İslâm, en genel manasıyla inanç ve yaşantının ilahî emirlere uygun olmasıdır. Müslüman, İslâm’ın hükümlerine kayıtsız ve şartsız teslim olan kimsedir. "Hüsn-i İslâm" teslimiyetin güzel olması demektir. Yani imanın ve dinî yaşantının kemâle ermesi, tam olması anlamına gelir ki bu, "ihsan" makamıdır. Kulun her an Rabbinin huzurunda bulunduğu idraki ile yaşamasıdır. Bu makama erişmek Allah Tealâ’nın kuluna lütfu ihsanıdır ve bazı meziyetlere sahip olmayı gerektirir.
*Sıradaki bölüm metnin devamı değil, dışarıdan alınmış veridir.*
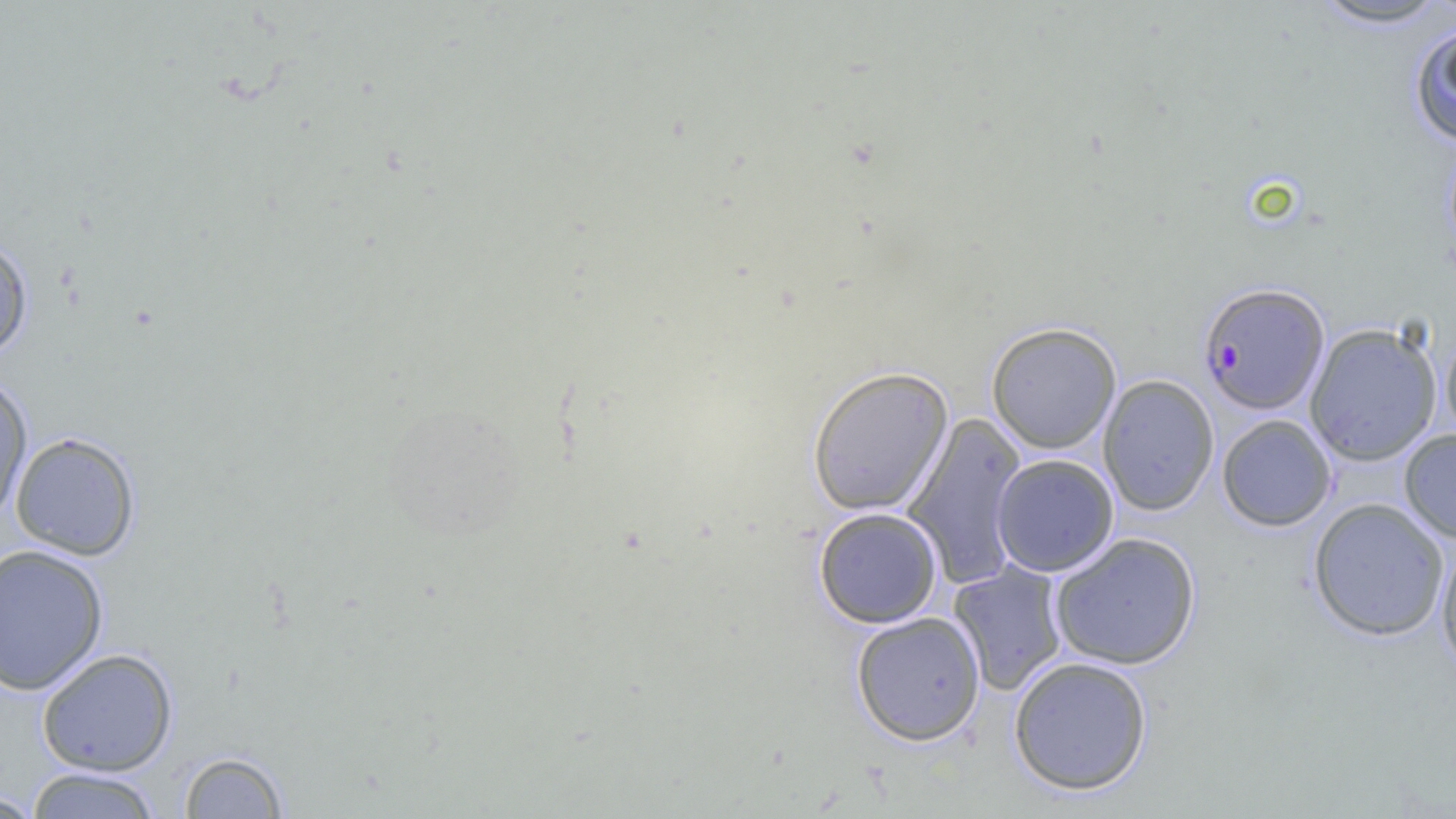
Plasmodium falciparum.

Approximate bounding boxes as [x1, y1, x2, y2] in pixels. Plasmodium falciparum-infected red blood cell locations: [1198, 282, 1330, 415]. Uninfected red blood cell locations: [1308, 0, 1454, 29], [1409, 22, 1456, 147], [0, 233, 34, 362], [986, 322, 1121, 454], [1304, 322, 1442, 466], [1441, 326, 1456, 443], [807, 366, 953, 517], [0, 372, 33, 525], [1098, 374, 1219, 516], [901, 411, 1028, 590], [1217, 414, 1336, 532], [1399, 429, 1456, 543], [10, 432, 141, 561], [991, 454, 1119, 577], [1308, 498, 1450, 641], [813, 506, 943, 629], [1048, 532, 1201, 670], [1435, 541, 1456, 675], [0, 543, 109, 697], [948, 561, 1069, 696], [850, 611, 986, 746], [36, 648, 178, 777], [1008, 656, 1153, 796], [177, 750, 290, 818], [24, 767, 163, 818], [0, 790, 45, 818]. Light microscopy. Image is 1456×819 pixels. One field of a larger specimen. 1000x magnification. Thin blood film.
Mâlâyâni kavramına gelince; kişiyi gerçekten ilgilendirmeyen, dünya ve ahiret hayrına olmayan gereksiz, boş söz ve davranışlardır. Teslimiyetin güzel olması için bu tür davranışları terk etmek şarttır. Bu da iki şekilde gerçekleşir:
Kul hakkı bakımından mâlâyâniyi terk
Birincisi, kul hakkına girmemek için mâlâyâniyi terk etmektir. Bunun anlamı, başkalarının özel hal ve tavırlarıyla ilgilenmemek, merak edip işlerine müdahale etmemektir. Allah Tealâ’nın kullarını, bütün hal ve tavırlarıyla her şeyin sahibi olan Allah Tealâ’ya teslim etmektir.
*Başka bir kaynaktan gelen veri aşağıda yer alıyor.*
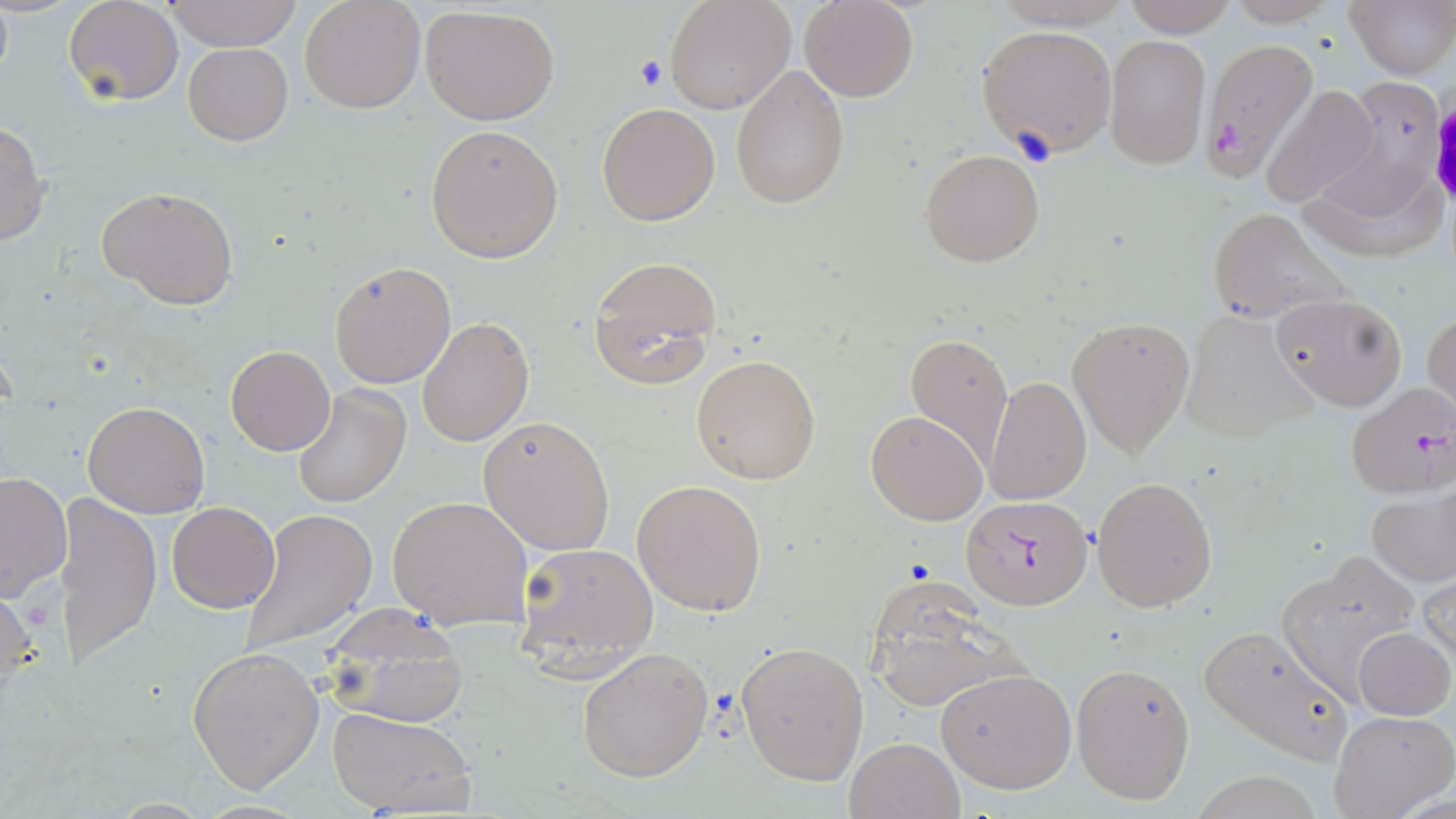
{
  "slide_level_diagnosis": "Plasmodium falciparum",
  "stain": "May-Grünwald-Giemsa",
  "field_of_view": "one of a larger specimen",
  "magnification": "1000x",
  "plasmodium_falciparum_infected_red_blood_cell_locations": "approximate bounding boxes as (x1, y1, x2, y2) in pixels: (1200, 38, 1318, 183), (1343, 384, 1456, 498), (960, 494, 1094, 610)",
  "modality": "light microscopy",
  "preparation": "thin blood film",
  "image_size": "1456×819 pixels",
  "uninfected_red_blood_cell_locations": "approximate bounding boxes as (x1, y1, x2, y2) in pixels: (166, 0, 301, 52), (299, 0, 425, 114), (666, 0, 795, 114), (799, 0, 919, 102), (982, 0, 1137, 30), (1121, 0, 1237, 38), (1344, 0, 1455, 80), (63, 1, 184, 106), (1220, 1, 1348, 26), (419, 5, 560, 125), (976, 24, 1117, 157), (1105, 35, 1212, 170), (183, 43, 293, 145), (731, 66, 850, 208), (1320, 72, 1452, 209), (1259, 84, 1381, 209), (596, 101, 722, 226), (0, 120, 49, 247), (426, 124, 564, 262), (918, 148, 1045, 267), (1296, 152, 1445, 268), (99, 186, 240, 309), (1206, 207, 1347, 323), (587, 254, 723, 389), (328, 260, 458, 389), (1270, 292, 1407, 412), (1423, 309, 1455, 425), (1179, 311, 1318, 443), (418, 316, 534, 447), (1068, 316, 1196, 459), (906, 331, 1013, 464), (225, 345, 335, 456), (691, 354, 823, 485), (985, 376, 1091, 505), (290, 383, 412, 510), (83, 401, 210, 518), (866, 410, 987, 525), (479, 416, 616, 556), (0, 471, 72, 602), (1091, 476, 1217, 611), (631, 479, 768, 616), (1365, 489, 1456, 587), (61, 494, 162, 671), (387, 494, 534, 631), (167, 501, 280, 613), (239, 508, 379, 653), (514, 541, 659, 680), (1278, 551, 1424, 697), (1223, 568, 1386, 733), (1419, 569, 1455, 669), (863, 579, 1034, 713), (0, 582, 38, 708), (319, 603, 471, 728), (1197, 625, 1355, 767), (1353, 627, 1454, 719), (736, 638, 869, 785), (187, 645, 326, 794), (575, 647, 713, 782), (1070, 661, 1195, 804), (935, 668, 1078, 793), (328, 706, 476, 816), (1328, 709, 1454, 819), (844, 737, 964, 819)"
}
Bir kimsenin ilgisi ya da yetkisi olmadığı halde insanların yaptıklarını merak etmesi, ayıp ve kusurlarını araştırması, işlerine karışması, davranışlarıyla ilgilenmesi veya eleştirmesi dinen günah sayılan, mâlâyâni işlerdendir.
İlgili olanların yani sorumluluk mevkiinde bulunanların ise meşru dairede hareket etmeleri, haddi aşmamaları; insanları, niyet ve samimiyetlerine göre değil de alenen yaptıklarına göre değerlendirmeleri, onlara merhamet ve şefkatle muamele etmeleri, yaptıklarını ifşa etmemeleri gerekir.
Unutmamak gerekir; insanlar Allah Tealâ’nın teminatı ve güvencesi altındadır. Yaptıklarından dolayı onları hesaba çekecek; amellerini, niyet ve samimiyetleri değerlendirip yargılayacak merci yalnız Cenab-ı Hak'tır.
Dolayısıyla dini, ırkı, konumu ne olursa olsun insanların niyetleri, samimi olup olamadıkları gibi özel hallerini Allah Tealâ’ya teslim etmek en güzel ve doğru davranıştır. Kul hakkına girmemek hususunda hüsn-i teslimiyet göstermek bu şekilde olur. Aksi halde yapılan şey mâlâyânidir; çirkin ve günahtır.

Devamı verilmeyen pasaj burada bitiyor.